Legal prostitution zone ‘a disaster from day one’

Leeds Council are under pressure to “rethink” their red light district, where prostitution is legal between 8pm and 6am seven days a week.

Concerned residents say that the “managed zone” in Holbeck – which has permitted kerb crawling and soliciting for sex since October 2014 – has exacerbated many of the problems surrounding prostitution.

Now teachers at a nearby school and local residents report used condoms and needles being discarded in local parks and on school grounds.

Traffickers

Safer Leeds – a partnership between the police and Leeds Council – set up the designated zone where police officers would turn a blind eye to prostitution, claiming it would be safer for prostitutes.

“misplaced liberalism has led local authorities to decriminalise prostitution”Julie Bindel

But a senior police officer says it has done nothing of the sort, and has instead been “a disaster from day one.

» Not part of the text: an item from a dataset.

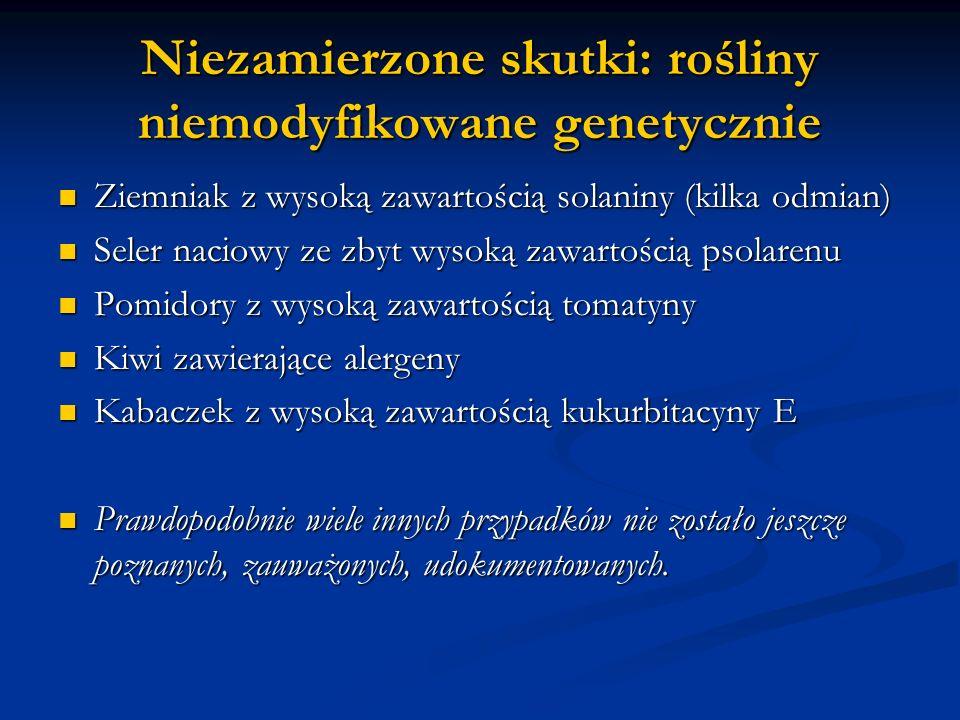 Niezamierzone skutki: rośliny niemodyfikowane genetycznie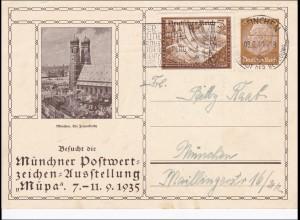 Ganzsache: Müpa Postwertzeichen Ausstellung München 1935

“Other criminals came into the area quick as a flash. Drug dealers, pimps, even traffickers that brought the women from Romania.

“Loads of illegal immigrants, and complaint after complaint from people that worked and lived nearby.”

Violent crime

The officer added: “It was obvious we couldn’t contain it in the zone. The women were given carte blanche and it was like there was a total amnesty on any of the scumbags that were buying and selling the girls.

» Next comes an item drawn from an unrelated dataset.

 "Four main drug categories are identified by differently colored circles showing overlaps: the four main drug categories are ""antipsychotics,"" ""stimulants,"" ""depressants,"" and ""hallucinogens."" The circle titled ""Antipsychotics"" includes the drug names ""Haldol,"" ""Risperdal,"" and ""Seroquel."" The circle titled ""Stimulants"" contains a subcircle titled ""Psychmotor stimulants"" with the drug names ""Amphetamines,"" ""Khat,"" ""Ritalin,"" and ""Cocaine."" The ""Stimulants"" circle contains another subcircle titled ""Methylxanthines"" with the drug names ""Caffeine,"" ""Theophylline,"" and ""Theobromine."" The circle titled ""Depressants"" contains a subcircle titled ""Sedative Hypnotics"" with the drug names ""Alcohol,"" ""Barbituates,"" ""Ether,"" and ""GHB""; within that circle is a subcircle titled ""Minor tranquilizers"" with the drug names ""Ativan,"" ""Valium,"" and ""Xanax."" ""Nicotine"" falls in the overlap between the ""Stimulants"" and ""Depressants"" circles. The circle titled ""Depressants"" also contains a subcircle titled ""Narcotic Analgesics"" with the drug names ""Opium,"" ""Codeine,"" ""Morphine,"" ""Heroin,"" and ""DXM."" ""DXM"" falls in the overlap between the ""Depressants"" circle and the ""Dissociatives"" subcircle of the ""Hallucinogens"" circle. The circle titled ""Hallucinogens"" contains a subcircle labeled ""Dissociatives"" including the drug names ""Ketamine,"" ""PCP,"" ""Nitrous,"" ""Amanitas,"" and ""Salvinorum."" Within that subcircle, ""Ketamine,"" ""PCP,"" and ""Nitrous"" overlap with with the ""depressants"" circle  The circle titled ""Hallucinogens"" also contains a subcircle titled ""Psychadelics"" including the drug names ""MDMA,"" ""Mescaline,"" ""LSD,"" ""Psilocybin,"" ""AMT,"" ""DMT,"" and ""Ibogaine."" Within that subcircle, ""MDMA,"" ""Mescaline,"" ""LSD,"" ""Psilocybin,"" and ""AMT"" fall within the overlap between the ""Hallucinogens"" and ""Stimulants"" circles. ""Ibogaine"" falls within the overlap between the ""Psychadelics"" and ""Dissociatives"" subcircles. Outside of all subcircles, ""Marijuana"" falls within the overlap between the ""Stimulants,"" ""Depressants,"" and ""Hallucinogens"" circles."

“If we thought we had complaints from the public before, that paled in comparison after they set up the zone.

“We’ve had rapes, a murder, loads of women being beaten up, massive health risk to kids and others because of the condoms and needles and everyone’s forgotten about the state the girls are in.”

‘Misplaced liberalism’

Campaigner Julie Bindel said she had visited red light districts all around the world, where “well meaning but misplaced liberalism has led local authorities to decriminalise prostitution”.

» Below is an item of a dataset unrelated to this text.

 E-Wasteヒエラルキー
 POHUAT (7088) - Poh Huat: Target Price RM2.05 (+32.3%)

She explained: “If you legalise and celebrate prostitution, the argument goes, you give prostitutes the ‘agency’ they require to lead healthy lives.”

“For every happy prostitute (if one really exists) there are thousands for whom life is sordid and dangerous”, she added.

Bindel concluded that while some say it is judgemental to ask a woman if she wishes to exit prostitution, “every one of the many women in prostitution I have interviewed over the years has been desperate to get out”.